Tous les avoirs détournés n’ayant pas été retrouvés à ce jour les éléments de preuve ainsi apportés par la partie civile plaignante au dossier constituent autant d’éléments de preuve sur le devenir des fonds détournés. La transmission de ces informations par le juge d’instruction à la police judiciaire avec mission d’ constitue à l’abri de tout doute un acte d’instruction et de poursuite. Par ce transmis et aux vœux des articles 51 (1), 52 (2) et 9-2 (2) du code d’instruction criminelle, la police judiciaire a été expressément sinon à tout le moins implicitement mais nécessairement, chargée, en vertu de la commission rogatoire générale à elle donnée antérieurement, notamment par brm du 17 mars 1999 () de continuer ses devoirs d’investigation au sujet du devenir et de l’utilisation des fonds détournés et non retrouvés à ce jour » ;
Vu les articles 9-2 (2), 637 et 638 du code d’instruction criminelle disposant, le premier, que la police judiciaire, lorsqu’une information est ouverte, exécute les délégations des juridictions d’instruction et défère à leurs réquisitions, le deuxième en son second alinéa, que si dans l’intervalle de prescription ont été faits des actes d’instruction ou de poursuite non suivis de jugement, l’action publique ne se prescrit qu’à compter du dernier acte à l’égard même des personnes qui ne seraient pas impliquées dans cet acte d’instruction ou de poursuite et, le troisième, que la durée de la prescription est réduite à 3 années révolues s’il s’agit d’un délit de nature à être puni correctionnellement ;
Attendu cependant qu’en retenant que la correspondance, par laquelle le juge d’instruction avait, pour l’intégrer dans l’enquête, transmis le 3 novembre 2000 à la police judiciaire un courrier de Maître Elvinger contenant des annexes susceptibles de fournir des renseignements dans l’instruction portant sur le détournement de fonds au détriment de la BANQUE, ne saurait constituer un acte interruptif de prescription, la chambre du conseil de la Cour d’appel a violé les dispositions légales susvisées ;
Que l’arrêt attaqué encourt dès lors la cassation ;
Par ces motifs, et sans qu’il y ait lieu de statuer sur les autres moyens du pourvoi casse et annule l’arrêt rendu le 6 mars 2007 sous le numéro 80/07 Ch.c.C. par la chambre du conseil de la Cour d’appel ;
déclare nuls et de nul effet ladite décision judiciaire et les actes qui s’en sont suivis et remet les parties à l’état où elles se sont trouvées avant l’arrêt cassé et, pour être fait droit, les renvoie devant la chambre du conseil de la Cour d’appel autrement composée ;
réserve les frais ;
4 ordonne qu’à la diligence du procureur général d’Etat, le présent arrêt sera transcrit sur le registre de la Cour d’appel et qu’une mention renvoyant à la transcription de cet arrêt sera consignée en marge de la minute de l’arrêt annulé.

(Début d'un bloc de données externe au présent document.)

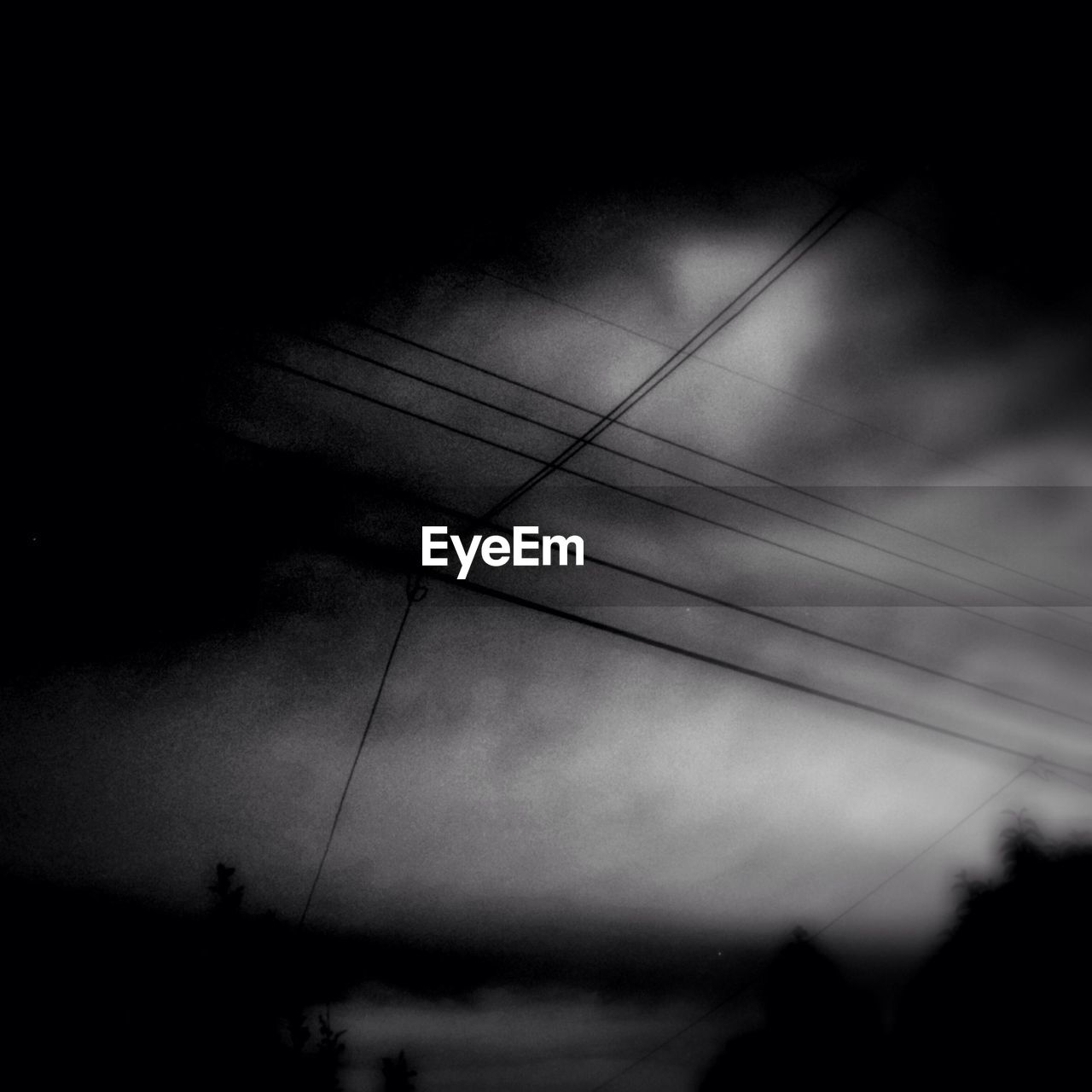 Low angle view of power lines against cloudy sky at dusk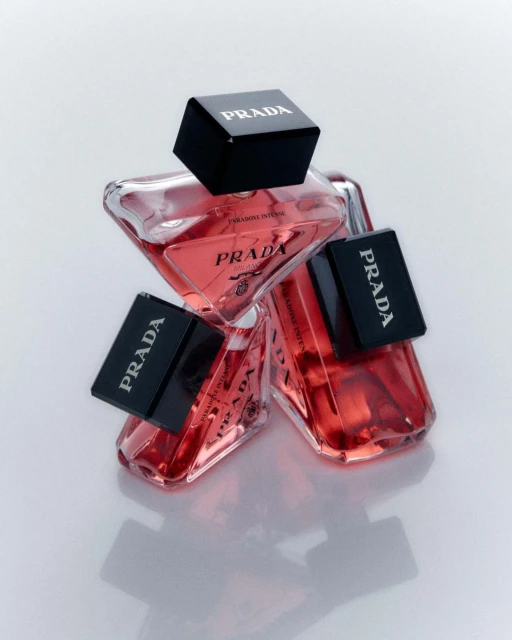 Three Prada Paradoxe Intense perfume bottles are stacked against a light background, showcasing the fragrance and its geometric bottle design.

Ainsi fait, jugé et prononcé par la Cour de cassation du Grand-Duché de Luxembourg en son audience publique du jeudi, dix avril deux mille huit, au Palais de Justice à Luxembourg, 12, Côte d'Eich, composée de :
Marc SCHLUNGS, président de la Cour, Jean JENTGEN, conseiller à la Cour de cassation, Marie-Paule ENGEL, conseillère à la Cour de cassation, Françoise MANGEOT, conseiller à la Cour d'appel, Astrid MAAS, conseiller à la Cour d’appel, Christiane BISENIUS, avocat général, Marie-Paule KURT, greffier à la Cour, qui, à l'exception du représentant du ministère public, ont signé le présent arrêt.
La lecture du présent arrêt a été faite en la susdite audience publique par Monsieur le président Marc SCHLUNGS, en présence de Madame Christiane BISENIUS, avocat général et de Madame Marie-Paule KURT, greffier à la Cour.